As people in China continue to prosper, demand for name-brand U.S. goods and services will also continue to grow. Americans might not think of McDonald’s or Pizza Hut as high-end dining, for hundreds of millions of Chinese just joining middle income levels, these American restaurants will long be popular.

“Mapping China’s middle class” (McKinsey Quarterly – June 2013) predicts:

By 2022, our research suggests, more than 75 percent of China’s urban consumers will earn 60,000 to 229,000 renminbi ($9,000 to $34,000) a year.

In purchasing-power-parity terms, that range is between the average income of Brazil and Italy. Just 4 percent of urban Chinese households were within it in 2000—but 68 percent were in 2012.

China’s middle class is already bigger than the U.S. middle class (“China has a bigger middle class than America,” (CNN Money, October 14, 2015)

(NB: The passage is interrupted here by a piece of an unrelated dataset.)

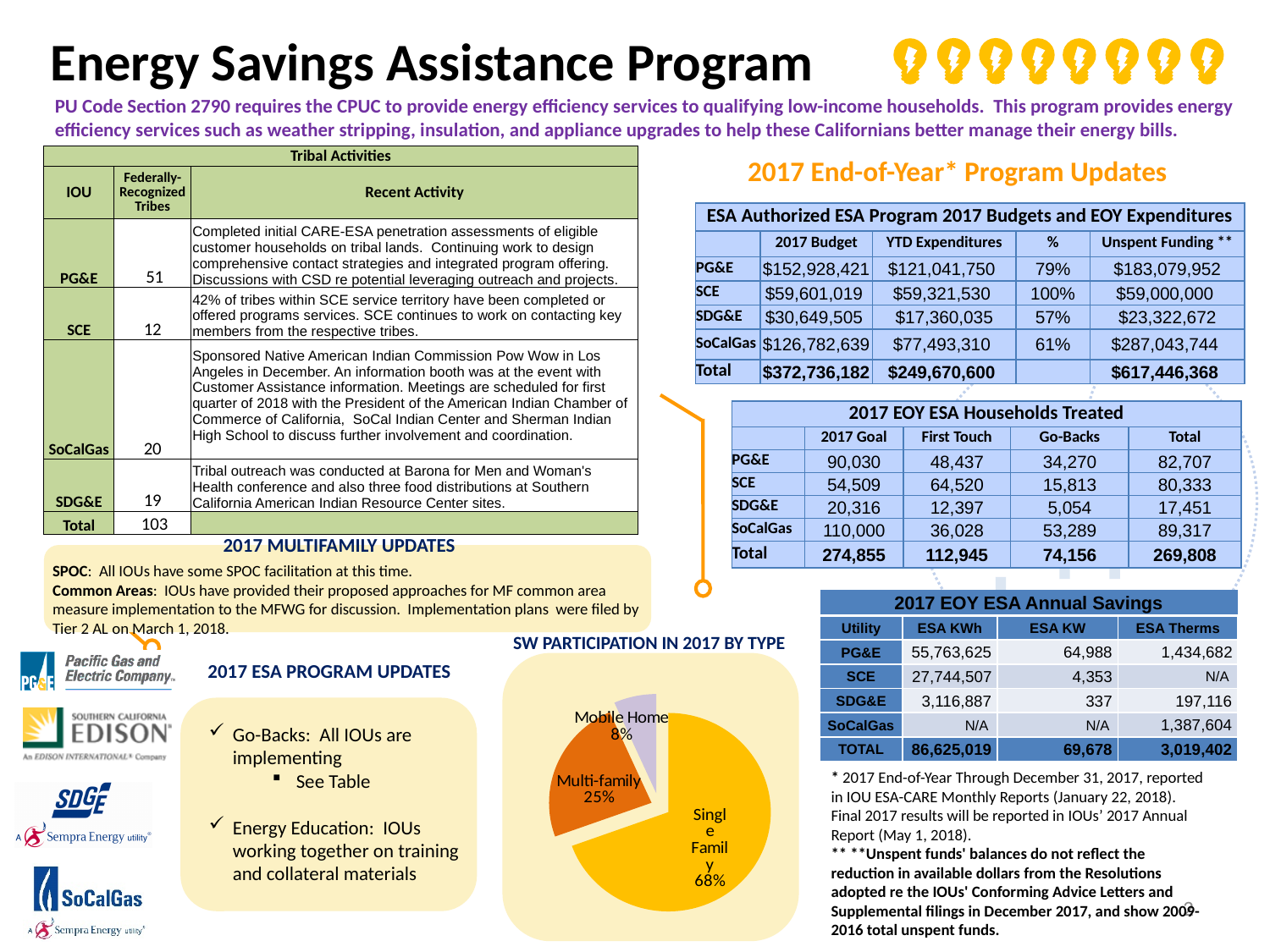
In the "SW PARTICIPATION IN 2017 BY TYPE" pie chart, which type has the smallest share? Mobile Home What is the title of the pie chart on the slide? SW PARTICIPATION IN 2017 BY TYPE In the "SW PARTICIPATION IN 2017 BY TYPE" pie chart, what percentage is shown for Multi-family? 25% In the "SW PARTICIPATION IN 2017 BY TYPE" pie chart, what percentage is shown for Single Family? 68% How many slices does the "SW PARTICIPATION IN 2017 BY TYPE" pie chart have? 3 In the "SW PARTICIPATION IN 2017 BY TYPE" pie chart, how many percentage points larger is the Multi-family share than the Mobile Home share? 17 percentage points What share of the "SW PARTICIPATION IN 2017 BY TYPE" pie does the Multi-family slice represent? 25% In the "SW PARTICIPATION IN 2017 BY TYPE" pie chart, which is larger: the Multi-family share or the Mobile Home share? Multi-family In the "SW PARTICIPATION IN 2017 BY TYPE" pie chart, how many percentage points larger is the Single Family share than the Multi-family share? 43 percentage points In the "SW PARTICIPATION IN 2017 BY TYPE" pie chart, what percentage is shown for Mobile Home? 8% What kind of chart is "SW PARTICIPATION IN 2017 BY TYPE"? pie chart In the "SW PARTICIPATION IN 2017 BY TYPE" pie chart, which type has the largest share? Single Family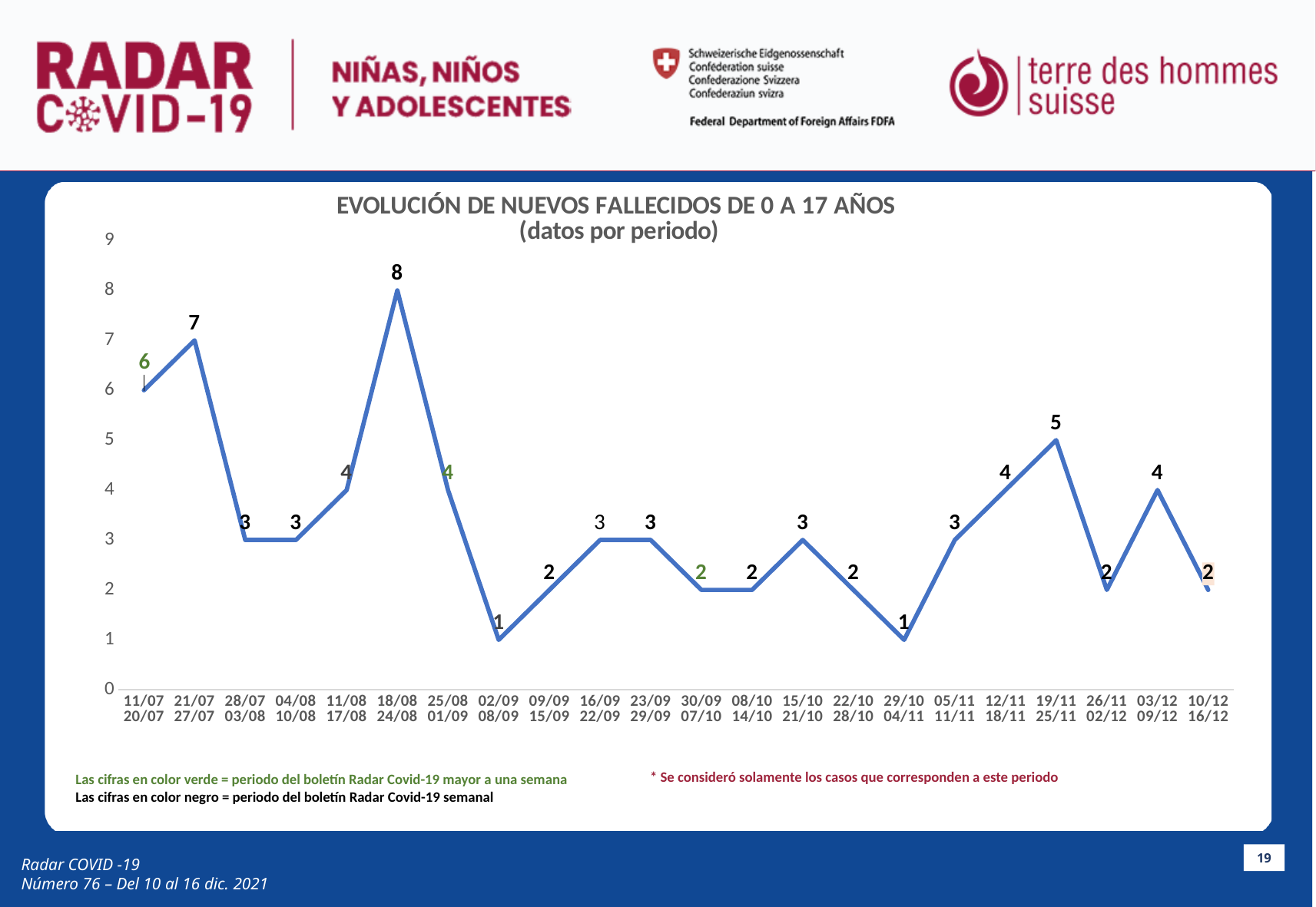
What is the lowest value plotted on the chart? 1 How many periods are plotted on the x axis? 22 What is the value for the period 21/07–27/07? 7 What is the difference between the values for 18/08–24/08 and 25/08–01/09? 4 What is the value for the period 19/11–25/11? 5 Does the value rise or fall from 19/11–25/11 to 26/11–02/12? fall What is the value for the last period, 10/12–16/12? 2 What is the value for the period 18/08–24/08? 8 Which period has the highest value? 18/08–24/08 What is the title of the chart? EVOLUCIÓN DE NUEVOS FALLECIDOS DE 0 A 17 AÑOS (datos por periodo) Which is larger, the value for 03/12–09/12 or the value for 26/11–02/12? 03/12–09/12 What type of chart is shown on the slide? line chart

Still, China has a long way to go, and is still both a developed and developing economy. “Here’s What China’s Middle Classes Really Earn — and Spend,” (Bloomberg, March 9, 2016), reports:

China’s average annual wage was 56,360 yuan ($8,655) in 2014, and Goldman Sachs estimates that 387 million rural workers — half the working population — earn about $2,000 a year.

The average Chinese consumer spends $7 a day, according to Goldman Sachs. Food and clothing make up nearly half of all personal spending, with 9.2 percent allocated to recreational activities like travel, dining out, sports and video games. The average American spends $97 a day, 17.3 percent of it on recreation.

Though U.S. politicians often blame Chinese firms for U.S. job losses and income stagnation, and paint China as an opponent of the U.S., Chinese consumers with fast-growing disposable income mean surging sales of international goods and services.

New trade barriers on Chinese goods would not only disrupt global supply chains key to U.S. manufacturing, but would also disrupt demand of U.S. goods and services in China.